クリスターに置いて行かれてしまうと、レイフはいつも不安だったのだ。
クリスターにもレイフの不安が分かるのだろう、後ろめたそうな顔をして喉を押さえている。
突然、レイフはかっとなった。
「変な声! オレ、その声、大っ嫌いだ!」
そう叫ぶなり、ヘレナが止める間もなく、レイフはキッチンを飛び出し、家の外に駆け出していた。
なぜか裏切られたような気がして、しばらくクリスターの顔など見たくないレイフは思った。
(にいちゃんの馬鹿! また自分1人だけ先に行っちゃうなんて、ひどいよ。少しくらい待っててくれたって、いいのに)

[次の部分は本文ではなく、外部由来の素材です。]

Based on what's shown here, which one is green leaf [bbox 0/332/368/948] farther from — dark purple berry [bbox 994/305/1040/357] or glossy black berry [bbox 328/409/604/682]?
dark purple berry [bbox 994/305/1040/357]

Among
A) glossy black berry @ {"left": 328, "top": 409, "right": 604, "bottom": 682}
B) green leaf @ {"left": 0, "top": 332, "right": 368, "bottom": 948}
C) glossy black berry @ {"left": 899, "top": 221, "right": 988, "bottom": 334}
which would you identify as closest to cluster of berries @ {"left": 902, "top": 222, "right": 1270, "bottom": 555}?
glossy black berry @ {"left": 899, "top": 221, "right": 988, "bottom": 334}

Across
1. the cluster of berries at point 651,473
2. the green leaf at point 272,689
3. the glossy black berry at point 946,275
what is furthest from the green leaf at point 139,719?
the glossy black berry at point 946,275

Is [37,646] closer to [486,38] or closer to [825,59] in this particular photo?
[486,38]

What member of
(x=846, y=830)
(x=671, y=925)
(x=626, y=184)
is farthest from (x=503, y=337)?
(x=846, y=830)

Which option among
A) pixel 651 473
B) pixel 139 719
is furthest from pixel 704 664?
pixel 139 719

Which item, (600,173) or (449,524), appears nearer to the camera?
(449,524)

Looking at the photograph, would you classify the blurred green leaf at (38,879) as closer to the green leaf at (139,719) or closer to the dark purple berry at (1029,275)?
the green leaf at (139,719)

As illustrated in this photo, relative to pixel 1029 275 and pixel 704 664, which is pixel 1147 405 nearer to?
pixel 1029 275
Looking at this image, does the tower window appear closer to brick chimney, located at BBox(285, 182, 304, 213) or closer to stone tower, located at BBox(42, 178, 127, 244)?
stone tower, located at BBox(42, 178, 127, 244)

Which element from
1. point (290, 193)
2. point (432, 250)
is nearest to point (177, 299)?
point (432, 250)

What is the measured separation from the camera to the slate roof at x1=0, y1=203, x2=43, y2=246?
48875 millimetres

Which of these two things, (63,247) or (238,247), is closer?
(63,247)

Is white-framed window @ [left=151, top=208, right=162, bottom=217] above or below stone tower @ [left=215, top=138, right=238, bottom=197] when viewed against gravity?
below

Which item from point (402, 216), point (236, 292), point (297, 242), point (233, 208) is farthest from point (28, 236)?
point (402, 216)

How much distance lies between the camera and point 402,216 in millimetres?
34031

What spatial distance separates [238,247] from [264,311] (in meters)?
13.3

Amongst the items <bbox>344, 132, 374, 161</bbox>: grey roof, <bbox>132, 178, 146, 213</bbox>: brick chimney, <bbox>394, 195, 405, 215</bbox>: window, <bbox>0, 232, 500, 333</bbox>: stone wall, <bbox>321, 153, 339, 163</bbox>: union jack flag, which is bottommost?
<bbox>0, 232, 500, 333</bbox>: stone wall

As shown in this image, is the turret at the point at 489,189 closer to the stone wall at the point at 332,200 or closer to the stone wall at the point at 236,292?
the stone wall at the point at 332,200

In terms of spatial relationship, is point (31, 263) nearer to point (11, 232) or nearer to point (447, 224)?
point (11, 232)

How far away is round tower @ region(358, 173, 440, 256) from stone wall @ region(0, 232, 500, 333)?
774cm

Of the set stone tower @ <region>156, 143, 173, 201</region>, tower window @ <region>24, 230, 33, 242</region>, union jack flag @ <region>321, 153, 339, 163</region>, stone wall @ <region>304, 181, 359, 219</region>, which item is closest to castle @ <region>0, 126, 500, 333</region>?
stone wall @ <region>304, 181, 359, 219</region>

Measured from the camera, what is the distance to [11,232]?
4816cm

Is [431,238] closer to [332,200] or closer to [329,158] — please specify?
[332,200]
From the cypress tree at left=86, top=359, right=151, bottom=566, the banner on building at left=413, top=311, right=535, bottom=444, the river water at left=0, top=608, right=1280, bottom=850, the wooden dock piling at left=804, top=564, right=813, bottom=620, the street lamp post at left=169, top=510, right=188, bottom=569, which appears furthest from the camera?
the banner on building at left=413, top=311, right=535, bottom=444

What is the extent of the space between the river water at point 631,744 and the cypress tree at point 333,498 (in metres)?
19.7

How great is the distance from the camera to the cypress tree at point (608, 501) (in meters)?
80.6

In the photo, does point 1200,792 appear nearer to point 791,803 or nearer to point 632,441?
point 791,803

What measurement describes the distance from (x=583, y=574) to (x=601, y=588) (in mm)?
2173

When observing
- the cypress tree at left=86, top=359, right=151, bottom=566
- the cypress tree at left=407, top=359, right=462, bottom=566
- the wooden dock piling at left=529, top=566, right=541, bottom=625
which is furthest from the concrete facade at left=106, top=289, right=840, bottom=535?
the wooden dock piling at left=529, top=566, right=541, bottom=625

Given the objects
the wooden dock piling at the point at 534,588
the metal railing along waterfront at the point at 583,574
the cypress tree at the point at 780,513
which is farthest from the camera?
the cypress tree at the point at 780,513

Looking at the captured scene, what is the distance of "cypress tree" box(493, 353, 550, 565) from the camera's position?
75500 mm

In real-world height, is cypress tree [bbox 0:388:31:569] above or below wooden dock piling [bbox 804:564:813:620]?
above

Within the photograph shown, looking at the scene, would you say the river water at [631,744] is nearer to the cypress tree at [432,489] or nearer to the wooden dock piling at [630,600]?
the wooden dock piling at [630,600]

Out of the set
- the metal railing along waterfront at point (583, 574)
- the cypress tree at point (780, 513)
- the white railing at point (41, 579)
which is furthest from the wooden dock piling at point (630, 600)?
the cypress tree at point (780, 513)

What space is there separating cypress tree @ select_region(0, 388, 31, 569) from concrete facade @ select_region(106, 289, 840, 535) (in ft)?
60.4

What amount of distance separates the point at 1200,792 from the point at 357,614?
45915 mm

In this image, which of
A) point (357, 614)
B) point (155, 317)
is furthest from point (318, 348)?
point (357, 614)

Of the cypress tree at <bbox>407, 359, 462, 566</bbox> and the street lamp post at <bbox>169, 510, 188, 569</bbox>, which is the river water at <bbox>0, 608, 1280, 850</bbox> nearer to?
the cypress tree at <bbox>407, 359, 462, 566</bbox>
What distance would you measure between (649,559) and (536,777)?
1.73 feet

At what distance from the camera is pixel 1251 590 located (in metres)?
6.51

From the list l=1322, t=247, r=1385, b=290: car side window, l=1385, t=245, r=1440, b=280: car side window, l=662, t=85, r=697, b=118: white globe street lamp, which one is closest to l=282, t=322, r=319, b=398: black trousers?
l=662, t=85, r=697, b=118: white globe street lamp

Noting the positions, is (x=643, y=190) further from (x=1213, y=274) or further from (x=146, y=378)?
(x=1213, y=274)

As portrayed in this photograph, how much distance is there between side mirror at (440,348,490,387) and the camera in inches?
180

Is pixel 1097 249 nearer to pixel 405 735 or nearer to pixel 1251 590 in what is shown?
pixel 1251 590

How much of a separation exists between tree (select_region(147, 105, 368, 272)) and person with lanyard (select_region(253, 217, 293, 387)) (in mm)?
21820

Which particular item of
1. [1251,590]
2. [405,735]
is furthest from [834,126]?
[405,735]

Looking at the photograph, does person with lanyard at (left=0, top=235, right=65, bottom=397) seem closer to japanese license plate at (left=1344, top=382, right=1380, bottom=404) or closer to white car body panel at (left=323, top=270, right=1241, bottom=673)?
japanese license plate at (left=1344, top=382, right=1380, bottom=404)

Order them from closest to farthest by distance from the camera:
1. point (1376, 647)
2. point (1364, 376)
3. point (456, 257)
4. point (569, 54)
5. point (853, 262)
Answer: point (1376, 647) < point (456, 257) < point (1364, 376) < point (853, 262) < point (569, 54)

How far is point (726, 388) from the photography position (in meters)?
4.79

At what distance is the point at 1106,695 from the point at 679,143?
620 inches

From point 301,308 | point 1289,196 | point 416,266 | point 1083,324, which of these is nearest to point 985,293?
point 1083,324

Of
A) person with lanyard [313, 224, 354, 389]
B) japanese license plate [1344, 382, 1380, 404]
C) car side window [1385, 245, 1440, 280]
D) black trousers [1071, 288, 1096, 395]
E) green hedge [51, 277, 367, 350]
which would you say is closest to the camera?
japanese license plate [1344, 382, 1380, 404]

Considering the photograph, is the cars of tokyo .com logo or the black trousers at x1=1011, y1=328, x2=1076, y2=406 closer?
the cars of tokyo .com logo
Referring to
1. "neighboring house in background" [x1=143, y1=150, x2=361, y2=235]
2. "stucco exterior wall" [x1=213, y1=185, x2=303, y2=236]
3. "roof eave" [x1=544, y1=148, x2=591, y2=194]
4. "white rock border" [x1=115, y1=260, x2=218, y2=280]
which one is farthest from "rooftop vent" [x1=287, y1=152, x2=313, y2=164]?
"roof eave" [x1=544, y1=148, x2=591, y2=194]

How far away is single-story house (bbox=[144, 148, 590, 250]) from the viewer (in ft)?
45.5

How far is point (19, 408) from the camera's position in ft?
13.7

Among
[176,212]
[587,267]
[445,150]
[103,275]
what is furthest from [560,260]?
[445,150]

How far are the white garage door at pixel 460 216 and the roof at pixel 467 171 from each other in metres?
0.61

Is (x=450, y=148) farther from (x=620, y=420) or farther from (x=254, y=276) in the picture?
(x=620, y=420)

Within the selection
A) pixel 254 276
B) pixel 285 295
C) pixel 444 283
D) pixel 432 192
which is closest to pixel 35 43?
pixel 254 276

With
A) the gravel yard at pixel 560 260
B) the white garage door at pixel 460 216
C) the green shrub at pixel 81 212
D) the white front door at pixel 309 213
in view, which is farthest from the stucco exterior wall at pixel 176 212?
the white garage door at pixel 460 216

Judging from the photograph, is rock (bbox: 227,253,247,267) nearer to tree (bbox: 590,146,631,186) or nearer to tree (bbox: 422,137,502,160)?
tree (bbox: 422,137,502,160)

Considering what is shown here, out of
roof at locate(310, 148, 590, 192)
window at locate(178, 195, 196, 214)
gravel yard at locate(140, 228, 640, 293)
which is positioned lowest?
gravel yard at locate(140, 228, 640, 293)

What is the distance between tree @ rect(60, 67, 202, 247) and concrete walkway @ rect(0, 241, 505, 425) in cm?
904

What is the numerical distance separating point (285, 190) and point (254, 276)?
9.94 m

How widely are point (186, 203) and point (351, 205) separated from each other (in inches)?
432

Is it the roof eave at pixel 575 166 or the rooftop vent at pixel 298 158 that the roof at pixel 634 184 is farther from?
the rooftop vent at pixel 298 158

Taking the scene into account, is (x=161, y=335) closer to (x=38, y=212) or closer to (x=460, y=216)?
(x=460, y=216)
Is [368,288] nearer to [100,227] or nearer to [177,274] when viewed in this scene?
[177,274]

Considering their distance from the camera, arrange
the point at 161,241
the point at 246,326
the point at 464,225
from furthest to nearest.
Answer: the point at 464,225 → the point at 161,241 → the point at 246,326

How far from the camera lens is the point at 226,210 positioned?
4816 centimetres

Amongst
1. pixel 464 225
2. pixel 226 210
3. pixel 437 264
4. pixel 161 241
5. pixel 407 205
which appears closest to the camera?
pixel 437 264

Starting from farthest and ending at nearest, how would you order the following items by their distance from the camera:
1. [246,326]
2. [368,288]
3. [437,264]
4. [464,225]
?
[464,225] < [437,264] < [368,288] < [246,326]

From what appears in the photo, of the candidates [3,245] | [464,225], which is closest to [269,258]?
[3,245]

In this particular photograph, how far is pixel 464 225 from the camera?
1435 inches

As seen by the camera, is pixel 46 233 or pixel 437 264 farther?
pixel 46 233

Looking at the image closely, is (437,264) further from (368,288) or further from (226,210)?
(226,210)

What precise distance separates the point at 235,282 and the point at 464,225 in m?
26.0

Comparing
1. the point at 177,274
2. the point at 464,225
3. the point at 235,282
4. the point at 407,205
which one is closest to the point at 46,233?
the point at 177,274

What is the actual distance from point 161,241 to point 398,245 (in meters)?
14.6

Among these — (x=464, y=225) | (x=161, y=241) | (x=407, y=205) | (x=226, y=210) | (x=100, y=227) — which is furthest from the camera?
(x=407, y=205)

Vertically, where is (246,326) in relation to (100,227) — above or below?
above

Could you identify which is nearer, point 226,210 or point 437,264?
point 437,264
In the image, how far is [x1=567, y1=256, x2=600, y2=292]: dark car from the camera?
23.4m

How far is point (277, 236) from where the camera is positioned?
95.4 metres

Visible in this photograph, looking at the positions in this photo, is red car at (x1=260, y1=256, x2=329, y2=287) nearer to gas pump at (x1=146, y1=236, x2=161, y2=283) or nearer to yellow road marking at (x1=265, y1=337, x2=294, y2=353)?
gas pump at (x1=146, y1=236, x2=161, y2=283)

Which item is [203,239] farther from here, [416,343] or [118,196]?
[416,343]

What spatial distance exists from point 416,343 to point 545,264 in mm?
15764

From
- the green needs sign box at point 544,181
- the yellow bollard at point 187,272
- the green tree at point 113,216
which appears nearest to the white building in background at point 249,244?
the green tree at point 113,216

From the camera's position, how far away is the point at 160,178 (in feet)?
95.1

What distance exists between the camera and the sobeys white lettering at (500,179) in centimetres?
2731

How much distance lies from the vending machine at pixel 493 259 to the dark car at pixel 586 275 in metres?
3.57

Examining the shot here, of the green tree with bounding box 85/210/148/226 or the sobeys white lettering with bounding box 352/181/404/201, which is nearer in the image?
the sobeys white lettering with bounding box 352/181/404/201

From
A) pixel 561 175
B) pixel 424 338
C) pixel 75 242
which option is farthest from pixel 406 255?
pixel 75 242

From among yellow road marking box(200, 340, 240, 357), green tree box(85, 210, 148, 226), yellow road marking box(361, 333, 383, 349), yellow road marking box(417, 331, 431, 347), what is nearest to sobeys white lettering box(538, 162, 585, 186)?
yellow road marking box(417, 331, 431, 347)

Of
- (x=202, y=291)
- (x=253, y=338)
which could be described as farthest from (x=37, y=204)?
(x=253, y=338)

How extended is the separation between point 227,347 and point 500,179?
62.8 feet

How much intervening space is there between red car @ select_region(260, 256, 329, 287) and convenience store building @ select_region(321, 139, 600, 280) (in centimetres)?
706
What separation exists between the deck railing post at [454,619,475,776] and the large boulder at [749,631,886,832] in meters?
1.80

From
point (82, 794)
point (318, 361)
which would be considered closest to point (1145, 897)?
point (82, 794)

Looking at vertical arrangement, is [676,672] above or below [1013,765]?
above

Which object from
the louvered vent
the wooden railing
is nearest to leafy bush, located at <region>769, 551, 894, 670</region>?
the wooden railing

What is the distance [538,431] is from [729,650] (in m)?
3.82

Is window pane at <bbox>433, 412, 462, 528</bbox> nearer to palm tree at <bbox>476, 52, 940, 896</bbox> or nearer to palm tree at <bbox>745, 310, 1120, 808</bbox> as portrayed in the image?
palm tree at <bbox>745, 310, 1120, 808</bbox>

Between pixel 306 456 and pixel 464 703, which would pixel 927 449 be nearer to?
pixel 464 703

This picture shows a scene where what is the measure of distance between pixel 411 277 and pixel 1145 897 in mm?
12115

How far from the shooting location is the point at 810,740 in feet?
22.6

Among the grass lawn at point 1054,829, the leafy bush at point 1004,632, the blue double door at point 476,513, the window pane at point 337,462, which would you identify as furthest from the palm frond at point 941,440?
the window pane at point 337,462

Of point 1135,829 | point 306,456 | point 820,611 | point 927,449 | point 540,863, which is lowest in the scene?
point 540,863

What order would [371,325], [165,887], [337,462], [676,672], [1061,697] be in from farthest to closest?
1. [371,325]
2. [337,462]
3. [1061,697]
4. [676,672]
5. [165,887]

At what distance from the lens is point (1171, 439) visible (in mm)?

無茶な要求だとは分かっていたが、それはレイフの正直な気持ちだった。
そのまま近くの公園に行って、ベンチに坐り、レイフはしばらの間1人でしくしく泣いていた。しかし、散歩やジョギングにやってくる人々の注視を向けられ、そのうちの何人かにどうしたの坊やと声をかけられて、さすがに恥ずかしくなった彼は家に引き返した。
(絶対、口なんかきいてやるものか)
夕食の時も、その後子供部屋で2人きりになっても、レイフは強情に口を開かなかったが、彼の我慢がもったのはそれまでで、一晩寝て目が覚めると、いつものように真っ先に上のベッドによじ登って、クリスターに向かって「おはようっ」と叫んでしまった。
そうすると、別にもういいやという気持ちになった。
クリスターを無視することなど不可能だし、そうすることで寂しくて仕方がなくなるのは、結局レイフなのだ。
またしても先を越されてしまったというこだわりはあるけれど、きっとすぐに追いつくから。